**Written request**
Put every one of the lines below into a Markdown table with a Row column for the row number and a Line column for the line itself. Leave out blank lines.

**Dataset excerpts**
┌──

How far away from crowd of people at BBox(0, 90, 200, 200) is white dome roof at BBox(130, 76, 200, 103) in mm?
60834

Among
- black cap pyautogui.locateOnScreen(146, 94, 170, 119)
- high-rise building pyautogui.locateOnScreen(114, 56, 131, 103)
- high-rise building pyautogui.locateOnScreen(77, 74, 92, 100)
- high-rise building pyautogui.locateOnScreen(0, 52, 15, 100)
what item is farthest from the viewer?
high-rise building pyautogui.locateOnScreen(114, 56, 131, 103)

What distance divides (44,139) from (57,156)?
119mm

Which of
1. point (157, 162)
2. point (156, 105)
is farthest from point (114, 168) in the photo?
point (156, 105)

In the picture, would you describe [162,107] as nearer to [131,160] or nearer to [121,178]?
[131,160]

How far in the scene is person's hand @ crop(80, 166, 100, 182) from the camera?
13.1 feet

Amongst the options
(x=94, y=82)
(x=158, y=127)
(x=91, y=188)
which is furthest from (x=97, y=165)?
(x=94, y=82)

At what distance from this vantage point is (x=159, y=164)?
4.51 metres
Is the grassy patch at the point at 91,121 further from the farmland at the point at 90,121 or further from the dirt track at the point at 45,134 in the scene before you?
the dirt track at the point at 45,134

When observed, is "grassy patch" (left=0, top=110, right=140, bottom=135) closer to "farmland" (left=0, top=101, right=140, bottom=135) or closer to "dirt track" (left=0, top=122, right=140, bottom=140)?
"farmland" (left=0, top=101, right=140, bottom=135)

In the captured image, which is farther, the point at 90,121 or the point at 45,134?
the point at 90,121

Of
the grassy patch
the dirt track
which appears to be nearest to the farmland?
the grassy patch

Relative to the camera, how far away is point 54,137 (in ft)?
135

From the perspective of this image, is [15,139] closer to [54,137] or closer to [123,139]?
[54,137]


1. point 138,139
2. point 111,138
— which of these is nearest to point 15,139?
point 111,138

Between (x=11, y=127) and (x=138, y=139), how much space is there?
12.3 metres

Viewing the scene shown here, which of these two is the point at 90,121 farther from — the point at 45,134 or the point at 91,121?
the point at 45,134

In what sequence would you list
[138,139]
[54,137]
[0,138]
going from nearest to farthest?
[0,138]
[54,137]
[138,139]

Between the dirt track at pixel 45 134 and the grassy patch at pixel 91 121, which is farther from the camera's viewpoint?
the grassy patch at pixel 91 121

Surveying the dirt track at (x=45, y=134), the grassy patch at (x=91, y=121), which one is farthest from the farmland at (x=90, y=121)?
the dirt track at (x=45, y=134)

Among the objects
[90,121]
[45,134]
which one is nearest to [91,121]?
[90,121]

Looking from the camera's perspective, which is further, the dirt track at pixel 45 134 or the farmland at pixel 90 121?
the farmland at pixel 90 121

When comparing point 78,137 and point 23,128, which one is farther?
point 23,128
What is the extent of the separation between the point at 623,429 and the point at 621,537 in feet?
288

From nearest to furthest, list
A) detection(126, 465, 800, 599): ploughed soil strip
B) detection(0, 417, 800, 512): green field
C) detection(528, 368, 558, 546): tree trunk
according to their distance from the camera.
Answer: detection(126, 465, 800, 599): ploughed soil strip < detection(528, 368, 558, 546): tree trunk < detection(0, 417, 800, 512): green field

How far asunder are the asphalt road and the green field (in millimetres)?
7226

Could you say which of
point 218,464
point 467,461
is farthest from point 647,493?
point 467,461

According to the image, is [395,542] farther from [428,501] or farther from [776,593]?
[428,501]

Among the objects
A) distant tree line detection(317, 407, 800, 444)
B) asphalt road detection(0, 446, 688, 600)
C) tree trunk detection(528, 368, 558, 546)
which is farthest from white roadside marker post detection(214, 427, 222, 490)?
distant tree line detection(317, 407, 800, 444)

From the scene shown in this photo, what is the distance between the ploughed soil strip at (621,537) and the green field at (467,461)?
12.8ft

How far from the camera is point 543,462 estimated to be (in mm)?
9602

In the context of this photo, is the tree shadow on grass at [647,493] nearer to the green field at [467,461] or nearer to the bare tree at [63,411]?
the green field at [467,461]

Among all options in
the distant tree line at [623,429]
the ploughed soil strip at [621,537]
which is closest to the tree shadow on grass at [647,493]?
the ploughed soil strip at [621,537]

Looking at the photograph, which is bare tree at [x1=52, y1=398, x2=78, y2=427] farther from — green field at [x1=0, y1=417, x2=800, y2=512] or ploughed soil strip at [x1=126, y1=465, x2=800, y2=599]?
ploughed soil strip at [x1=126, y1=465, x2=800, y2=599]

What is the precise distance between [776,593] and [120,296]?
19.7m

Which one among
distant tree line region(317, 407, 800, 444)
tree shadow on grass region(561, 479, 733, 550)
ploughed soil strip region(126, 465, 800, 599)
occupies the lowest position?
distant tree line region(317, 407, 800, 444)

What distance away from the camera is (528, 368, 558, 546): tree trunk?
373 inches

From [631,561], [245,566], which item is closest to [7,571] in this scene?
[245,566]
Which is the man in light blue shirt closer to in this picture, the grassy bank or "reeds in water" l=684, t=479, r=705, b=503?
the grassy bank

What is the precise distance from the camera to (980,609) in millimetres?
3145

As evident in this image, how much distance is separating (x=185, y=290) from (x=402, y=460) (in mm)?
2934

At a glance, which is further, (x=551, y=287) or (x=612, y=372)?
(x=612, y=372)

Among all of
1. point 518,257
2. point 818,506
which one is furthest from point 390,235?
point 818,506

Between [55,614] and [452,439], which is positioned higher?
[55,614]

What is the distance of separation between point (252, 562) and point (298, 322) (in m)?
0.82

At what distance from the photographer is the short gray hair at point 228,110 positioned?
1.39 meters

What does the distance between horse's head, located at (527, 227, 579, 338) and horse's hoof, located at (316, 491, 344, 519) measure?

└──

**Response to the exercise**
| Row | Line |
|---|---|
| 1 | How far away from crowd of people at BBox(0, 90, 200, 200) is white dome roof at BBox(130, 76, 200, 103) in mm? |
| 2 | 60834 |
| 3 | Among |
| 4 | - black cap pyautogui.locateOnScreen(146, 94, 170, 119) |
| 5 | - high-rise building pyautogui.locateOnScreen(114, 56, 131, 103) |
| 6 | - high-rise building pyautogui.locateOnScreen(77, 74, 92, 100) |
| 7 | - high-rise building pyautogui.locateOnScreen(0, 52, 15, 100) |
| 8 | what item is farthest from the viewer? |
| 9 | high-rise building pyautogui.locateOnScreen(114, 56, 131, 103) |
| 10 | What distance divides (44,139) from (57,156)? |
| 11 | 119mm |
| 12 | Which of |
| 13 | 1. point (157, 162) |
| 14 | 2. point (156, 105) |
| 15 | is farthest from point (114, 168) in the photo? |
| 16 | point (156, 105) |
| 17 | In the picture, would you describe [162,107] as nearer to [131,160] or nearer to [121,178]? |
| 18 | [131,160] |
| 19 | How far in the scene is person's hand @ crop(80, 166, 100, 182) from the camera? |
| 20 | 13.1 feet |
| 21 | Amongst the options |
| 22 | (x=94, y=82) |
| 23 | (x=158, y=127) |
| 24 | (x=91, y=188) |
| 25 | which is furthest from (x=97, y=165)? |
| 26 | (x=94, y=82) |
| 27 | At what distance from this vantage point is (x=159, y=164)? |
| 28 | 4.51 metres |
| 29 | Is the grassy patch at the point at 91,121 further from the farmland at the point at 90,121 or further from the dirt track at the point at 45,134 in the scene before you? |
| 30 | the dirt track at the point at 45,134 |
| 31 | When observed, is "grassy patch" (left=0, top=110, right=140, bottom=135) closer to "farmland" (left=0, top=101, right=140, bottom=135) or closer to "dirt track" (left=0, top=122, right=140, bottom=140)? |
| 32 | "farmland" (left=0, top=101, right=140, bottom=135) |
| 33 | In the captured image, which is farther, the point at 90,121 or the point at 45,134? |
| 34 | the point at 90,121 |
| 35 | Of |
| 36 | the grassy patch |
| 37 | the dirt track |
| 38 | which appears to be nearest to the farmland? |
| 39 | the grassy patch |
| 40 | Relative to the camera, how far away is point 54,137 (in ft)? |
| 41 | 135 |
| 42 | From the perspective of this image, is [15,139] closer to [54,137] or closer to [123,139]? |
| 43 | [54,137] |
| 44 | 1. point 138,139 |
| 45 | 2. point 111,138 |
| 46 | — which of these is nearest to point 15,139? |
| 47 | point 111,138 |
| 48 | Between (x=11, y=127) and (x=138, y=139), how much space is there? |
| 49 | 12.3 metres |
| 50 | Viewing the scene shown here, which of these two is the point at 90,121 farther from — the point at 45,134 or the point at 91,121? |
| 51 | the point at 45,134 |
| 52 | In what sequence would you list |
| 53 | [138,139] |
| 54 | [54,137] |
| 55 | [0,138] |
| 56 | going from nearest to farthest? |
| 57 | [0,138] |
| 58 | [54,137] |
| 59 | [138,139] |
| 60 | Between the dirt track at pixel 45 134 and the grassy patch at pixel 91 121, which is farther from the camera's viewpoint? |
| 61 | the grassy patch at pixel 91 121 |
| 62 | Surveying the dirt track at (x=45, y=134), the grassy patch at (x=91, y=121), which one is farthest from the farmland at (x=90, y=121)? |
| 63 | the dirt track at (x=45, y=134) |
| 64 | Among the objects |
| 65 | [90,121] |
| 66 | [45,134] |
| 67 | which one is nearest to [91,121]? |
| 68 | [90,121] |
| 69 | Looking from the camera's perspective, which is further, the dirt track at pixel 45 134 or the farmland at pixel 90 121? |
| 70 | the farmland at pixel 90 121 |
| 71 | When comparing point 78,137 and point 23,128, which one is farther? |
| 72 | point 23,128 |
| 73 | What is the extent of the separation between the point at 623,429 and the point at 621,537 in feet? |
| 74 | 288 |
| 75 | From nearest to furthest, list |
| 76 | A) detection(126, 465, 800, 599): ploughed soil strip |
| 77 | B) detection(0, 417, 800, 512): green field |
| 78 | C) detection(528, 368, 558, 546): tree trunk |
| 79 | according to their distance from the camera. |
| 80 | Answer: detection(126, 465, 800, 599): ploughed soil strip < detection(528, 368, 558, 546): tree trunk < detection(0, 417, 800, 512): green field |
| 81 | How far asunder are the asphalt road and the green field (in millimetres)? |
| 82 | 7226 |
| 83 | Could you say which of |
| 84 | point 218,464 |
| 85 | point 467,461 |
| 86 | is farthest from point 647,493? |
| 87 | point 467,461 |
| 88 | According to the image, is [395,542] farther from [428,501] or farther from [776,593]? |
| 89 | [428,501] |
| 90 | Among the objects |
| 91 | A) distant tree line detection(317, 407, 800, 444) |
| 92 | B) asphalt road detection(0, 446, 688, 600) |
| 93 | C) tree trunk detection(528, 368, 558, 546) |
| 94 | which is farthest from white roadside marker post detection(214, 427, 222, 490)? |
| 95 | distant tree line detection(317, 407, 800, 444) |
| 96 | From the scene shown in this photo, what is the distance between the ploughed soil strip at (621,537) and the green field at (467,461)? |
| 97 | 12.8ft |
| 98 | How far from the camera is point 543,462 estimated to be (in mm)? |
| 99 | 9602 |
| 100 | In the context of this photo, is the tree shadow on grass at [647,493] nearer to the green field at [467,461] or nearer to the bare tree at [63,411]? |
| 101 | the green field at [467,461] |
| 102 | Among all options in |
| 103 | the distant tree line at [623,429] |
| 104 | the ploughed soil strip at [621,537] |
| 105 | which is closest to the tree shadow on grass at [647,493]? |
| 106 | the ploughed soil strip at [621,537] |
| 107 | Looking at the photograph, which is bare tree at [x1=52, y1=398, x2=78, y2=427] farther from — green field at [x1=0, y1=417, x2=800, y2=512] or ploughed soil strip at [x1=126, y1=465, x2=800, y2=599]? |
| 108 | ploughed soil strip at [x1=126, y1=465, x2=800, y2=599] |
| 109 | What is the precise distance between [776,593] and [120,296]? |
| 110 | 19.7m |
| 111 | Which one among |
| 112 | distant tree line region(317, 407, 800, 444) |
| 113 | tree shadow on grass region(561, 479, 733, 550) |
| 114 | ploughed soil strip region(126, 465, 800, 599) |
| 115 | occupies the lowest position? |
| 116 | distant tree line region(317, 407, 800, 444) |
| 117 | What distance away from the camera is (528, 368, 558, 546): tree trunk? |
| 118 | 373 inches |
| 119 | From [631,561], [245,566], which item is closest to [7,571] in this scene? |
| 120 | [245,566] |
| 121 | Which is the man in light blue shirt closer to in this picture, the grassy bank or "reeds in water" l=684, t=479, r=705, b=503? |
| 122 | the grassy bank |
| 123 | What is the precise distance from the camera to (980,609) in millimetres? |
| 124 | 3145 |
| 125 | As evident in this image, how much distance is separating (x=185, y=290) from (x=402, y=460) (in mm)? |
| 126 | 2934 |
| 127 | At a glance, which is further, (x=551, y=287) or (x=612, y=372)? |
| 128 | (x=612, y=372) |
| 129 | Among all of |
| 130 | 1. point 518,257 |
| 131 | 2. point 818,506 |
| 132 | which one is furthest from point 390,235? |
| 133 | point 818,506 |
| 134 | Between [55,614] and [452,439], which is positioned higher? |
| 135 | [55,614] |
| 136 | What is the distance of separation between point (252, 562) and point (298, 322) (in m)? |
| 137 | 0.82 |
| 138 | At what distance from the photographer is the short gray hair at point 228,110 positioned? |
| 139 | 1.39 meters |
| 140 | What does the distance between horse's head, located at (527, 227, 579, 338) and horse's hoof, located at (316, 491, 344, 519) measure? |